→ TASK DETAILS
Quote all of the entries word for word.

TASK INPUTS below:

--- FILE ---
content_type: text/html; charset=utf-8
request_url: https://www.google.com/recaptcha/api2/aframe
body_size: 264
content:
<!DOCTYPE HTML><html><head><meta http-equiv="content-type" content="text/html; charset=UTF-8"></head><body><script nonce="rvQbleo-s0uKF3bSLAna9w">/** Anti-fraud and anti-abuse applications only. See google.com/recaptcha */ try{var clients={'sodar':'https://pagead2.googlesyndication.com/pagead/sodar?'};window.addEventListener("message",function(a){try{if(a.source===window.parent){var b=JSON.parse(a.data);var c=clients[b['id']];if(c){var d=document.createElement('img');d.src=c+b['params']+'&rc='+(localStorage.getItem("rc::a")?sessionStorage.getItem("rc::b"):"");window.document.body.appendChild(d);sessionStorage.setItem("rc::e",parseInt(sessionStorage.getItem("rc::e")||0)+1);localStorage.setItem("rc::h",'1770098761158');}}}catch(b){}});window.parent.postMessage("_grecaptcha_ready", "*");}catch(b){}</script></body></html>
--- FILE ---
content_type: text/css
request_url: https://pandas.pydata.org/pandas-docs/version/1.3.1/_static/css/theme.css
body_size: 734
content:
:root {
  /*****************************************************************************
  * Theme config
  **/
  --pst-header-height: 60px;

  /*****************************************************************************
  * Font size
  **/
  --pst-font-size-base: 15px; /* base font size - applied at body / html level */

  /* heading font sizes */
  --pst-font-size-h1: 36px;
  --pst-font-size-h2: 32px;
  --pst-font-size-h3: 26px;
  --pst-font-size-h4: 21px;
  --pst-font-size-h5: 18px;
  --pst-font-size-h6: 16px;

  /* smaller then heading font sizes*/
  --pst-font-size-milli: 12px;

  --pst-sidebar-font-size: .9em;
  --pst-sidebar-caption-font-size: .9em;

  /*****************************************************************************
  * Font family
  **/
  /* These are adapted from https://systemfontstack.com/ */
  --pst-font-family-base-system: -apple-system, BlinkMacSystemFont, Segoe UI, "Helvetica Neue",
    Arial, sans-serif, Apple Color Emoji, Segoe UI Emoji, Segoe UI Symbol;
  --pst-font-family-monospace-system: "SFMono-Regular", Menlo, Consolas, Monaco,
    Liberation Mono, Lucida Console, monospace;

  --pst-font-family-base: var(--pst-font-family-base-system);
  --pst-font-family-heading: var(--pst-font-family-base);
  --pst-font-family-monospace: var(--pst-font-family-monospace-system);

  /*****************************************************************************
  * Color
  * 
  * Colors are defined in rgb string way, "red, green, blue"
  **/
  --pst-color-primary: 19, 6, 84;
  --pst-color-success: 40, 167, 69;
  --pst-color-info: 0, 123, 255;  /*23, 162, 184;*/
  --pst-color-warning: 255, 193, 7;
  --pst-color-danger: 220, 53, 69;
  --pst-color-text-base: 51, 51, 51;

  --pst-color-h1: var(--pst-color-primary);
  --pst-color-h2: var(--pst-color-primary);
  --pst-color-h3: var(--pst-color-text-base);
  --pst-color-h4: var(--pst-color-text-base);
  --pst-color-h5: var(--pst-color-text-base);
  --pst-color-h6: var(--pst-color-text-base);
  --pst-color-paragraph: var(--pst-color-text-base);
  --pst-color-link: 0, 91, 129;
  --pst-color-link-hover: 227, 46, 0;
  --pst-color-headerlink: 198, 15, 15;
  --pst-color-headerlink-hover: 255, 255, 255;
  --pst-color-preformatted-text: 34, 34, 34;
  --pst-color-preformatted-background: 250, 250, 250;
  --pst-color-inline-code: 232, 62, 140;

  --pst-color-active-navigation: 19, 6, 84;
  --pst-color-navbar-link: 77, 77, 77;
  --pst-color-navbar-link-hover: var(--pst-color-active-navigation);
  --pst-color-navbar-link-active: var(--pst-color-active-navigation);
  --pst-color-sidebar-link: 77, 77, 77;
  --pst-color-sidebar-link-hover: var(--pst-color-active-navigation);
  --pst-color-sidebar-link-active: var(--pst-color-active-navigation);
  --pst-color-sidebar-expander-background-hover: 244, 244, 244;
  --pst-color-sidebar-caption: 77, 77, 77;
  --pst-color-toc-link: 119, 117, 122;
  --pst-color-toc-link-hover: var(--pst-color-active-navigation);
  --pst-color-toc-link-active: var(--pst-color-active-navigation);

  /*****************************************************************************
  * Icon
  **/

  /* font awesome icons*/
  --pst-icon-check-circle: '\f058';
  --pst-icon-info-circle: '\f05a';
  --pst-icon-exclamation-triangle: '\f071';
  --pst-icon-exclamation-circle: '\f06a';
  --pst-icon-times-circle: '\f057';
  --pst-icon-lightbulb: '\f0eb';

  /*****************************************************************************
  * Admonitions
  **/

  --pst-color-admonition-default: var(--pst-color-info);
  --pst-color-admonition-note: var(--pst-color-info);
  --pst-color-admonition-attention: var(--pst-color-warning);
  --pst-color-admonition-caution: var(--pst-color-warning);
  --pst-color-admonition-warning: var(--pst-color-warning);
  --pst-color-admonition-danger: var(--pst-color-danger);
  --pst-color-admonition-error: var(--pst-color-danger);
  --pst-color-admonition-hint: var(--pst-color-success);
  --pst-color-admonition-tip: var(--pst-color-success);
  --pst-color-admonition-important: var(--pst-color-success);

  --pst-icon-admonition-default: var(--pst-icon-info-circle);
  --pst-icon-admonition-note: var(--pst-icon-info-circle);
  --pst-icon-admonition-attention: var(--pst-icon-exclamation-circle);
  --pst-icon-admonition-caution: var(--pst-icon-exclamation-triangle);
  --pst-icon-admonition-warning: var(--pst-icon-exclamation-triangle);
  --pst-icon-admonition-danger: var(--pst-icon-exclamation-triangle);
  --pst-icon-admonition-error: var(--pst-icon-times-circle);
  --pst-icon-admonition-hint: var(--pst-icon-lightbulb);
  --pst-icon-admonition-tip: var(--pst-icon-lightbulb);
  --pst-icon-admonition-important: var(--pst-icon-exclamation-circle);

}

End of TASK INPUTS.

→ ANSWER TO THIS TASK
--- FILE ---
content_type: text/html; charset=utf-8
request_url: https://www.google.com/recaptcha/api2/aframe
body_size: 264
content:
<!DOCTYPE HTML><html><head><meta http-equiv="content-type" content="text/html; charset=UTF-8"></head><body><script nonce="rvQbleo-s0uKF3bSLAna9w">/** Anti-fraud and anti-abuse applications only. See google.com/recaptcha */ try{var clients={'sodar':'https://pagead2.googlesyndication.com/pagead/sodar?'};window.addEventListener("message",function(a){try{if(a.source===window.parent){var b=JSON.parse(a.data);var c=clients[b['id']];if(c){var d=document.createElement('img');d.src=c+b['params']+'&rc='+(localStorage.getItem("rc::a")?sessionStorage.getItem("rc::b"):"");window.document.body.appendChild(d);sessionStorage.setItem("rc::e",parseInt(sessionStorage.getItem("rc::e")||0)+1);localStorage.setItem("rc::h",'1770098761158');}}}catch(b){}});window.parent.postMessage("_grecaptcha_ready", "*");}catch(b){}</script></body></html>
--- FILE ---
content_type: text/css
request_url: https://pandas.pydata.org/pandas-docs/version/1.3.1/_static/css/theme.css
body_size: 734
content:
:root {
  /*****************************************************************************
  * Theme config
  **/
  --pst-header-height: 60px;

  /*****************************************************************************
  * Font size
  **/
  --pst-font-size-base: 15px; /* base font size - applied at body / html level */

  /* heading font sizes */
  --pst-font-size-h1: 36px;
  --pst-font-size-h2: 32px;
  --pst-font-size-h3: 26px;
  --pst-font-size-h4: 21px;
  --pst-font-size-h5: 18px;
  --pst-font-size-h6: 16px;

  /* smaller then heading font sizes*/
  --pst-font-size-milli: 12px;

  --pst-sidebar-font-size: .9em;
  --pst-sidebar-caption-font-size: .9em;

  /*****************************************************************************
  * Font family
  **/
  /* These are adapted from https://systemfontstack.com/ */
  --pst-font-family-base-system: -apple-system, BlinkMacSystemFont, Segoe UI, "Helvetica Neue",
    Arial, sans-serif, Apple Color Emoji, Segoe UI Emoji, Segoe UI Symbol;
  --pst-font-family-monospace-system: "SFMono-Regular", Menlo, Consolas, Monaco,
    Liberation Mono, Lucida Console, monospace;

  --pst-font-family-base: var(--pst-font-family-base-system);
  --pst-font-family-heading: var(--pst-font-family-base);
  --pst-font-family-monospace: var(--pst-font-family-monospace-system);

  /*****************************************************************************
  * Color
  * 
  * Colors are defined in rgb string way, "red, green, blue"
  **/
  --pst-color-primary: 19, 6, 84;
  --pst-color-success: 40, 167, 69;
  --pst-color-info: 0, 123, 255;  /*23, 162, 184;*/
  --pst-color-warning: 255, 193, 7;
  --pst-color-danger: 220, 53, 69;
  --pst-color-text-base: 51, 51, 51;

  --pst-color-h1: var(--pst-color-primary);
  --pst-color-h2: var(--pst-color-primary);
  --pst-color-h3: var(--pst-color-text-base);
  --pst-color-h4: var(--pst-color-text-base);
  --pst-color-h5: var(--pst-color-text-base);
  --pst-color-h6: var(--pst-color-text-base);
  --pst-color-paragraph: var(--pst-color-text-base);
  --pst-color-link: 0, 91, 129;
  --pst-color-link-hover: 227, 46, 0;
  --pst-color-headerlink: 198, 15, 15;
  --pst-color-headerlink-hover: 255, 255, 255;
  --pst-color-preformatted-text: 34, 34, 34;
  --pst-color-preformatted-background: 250, 250, 250;
  --pst-color-inline-code: 232, 62, 140;

  --pst-color-active-navigation: 19, 6, 84;
  --pst-color-navbar-link: 77, 77, 77;
  --pst-color-navbar-link-hover: var(--pst-color-active-navigation);
  --pst-color-navbar-link-active: var(--pst-color-active-navigation);
  --pst-color-sidebar-link: 77, 77, 77;
  --pst-color-sidebar-link-hover: var(--pst-color-active-navigation);
  --pst-color-sidebar-link-active: var(--pst-color-active-navigation);
  --pst-color-sidebar-expander-background-hover: 244, 244, 244;
  --pst-color-sidebar-caption: 77, 77, 77;
  --pst-color-toc-link: 119, 117, 122;
  --pst-color-toc-link-hover: var(--pst-color-active-navigation);
  --pst-color-toc-link-active: var(--pst-color-active-navigation);

  /*****************************************************************************
  * Icon
  **/

  /* font awesome icons*/
  --pst-icon-check-circle: '\f058';
  --pst-icon-info-circle: '\f05a';
  --pst-icon-exclamation-triangle: '\f071';
  --pst-icon-exclamation-circle: '\f06a';
  --pst-icon-times-circle: '\f057';
  --pst-icon-lightbulb: '\f0eb';

  /*****************************************************************************
  * Admonitions
  **/

  --pst-color-admonition-default: var(--pst-color-info);
  --pst-color-admonition-note: var(--pst-color-info);
  --pst-color-admonition-attention: var(--pst-color-warning);
  --pst-color-admonition-caution: var(--pst-color-warning);
  --pst-color-admonition-warning: var(--pst-color-warning);
  --pst-color-admonition-danger: var(--pst-color-danger);
  --pst-color-admonition-error: var(--pst-color-danger);
  --pst-color-admonition-hint: var(--pst-color-success);
  --pst-color-admonition-tip: var(--pst-color-success);
  --pst-color-admonition-important: var(--pst-color-success);

  --pst-icon-admonition-default: var(--pst-icon-info-circle);
  --pst-icon-admonition-note: var(--pst-icon-info-circle);
  --pst-icon-admonition-attention: var(--pst-icon-exclamation-circle);
  --pst-icon-admonition-caution: var(--pst-icon-exclamation-triangle);
  --pst-icon-admonition-warning: var(--pst-icon-exclamation-triangle);
  --pst-icon-admonition-danger: var(--pst-icon-exclamation-triangle);
  --pst-icon-admonition-error: var(--pst-icon-times-circle);
  --pst-icon-admonition-hint: var(--pst-icon-lightbulb);
  --pst-icon-admonition-tip: var(--pst-icon-lightbulb);
  --pst-icon-admonition-important: var(--pst-icon-exclamation-circle);

}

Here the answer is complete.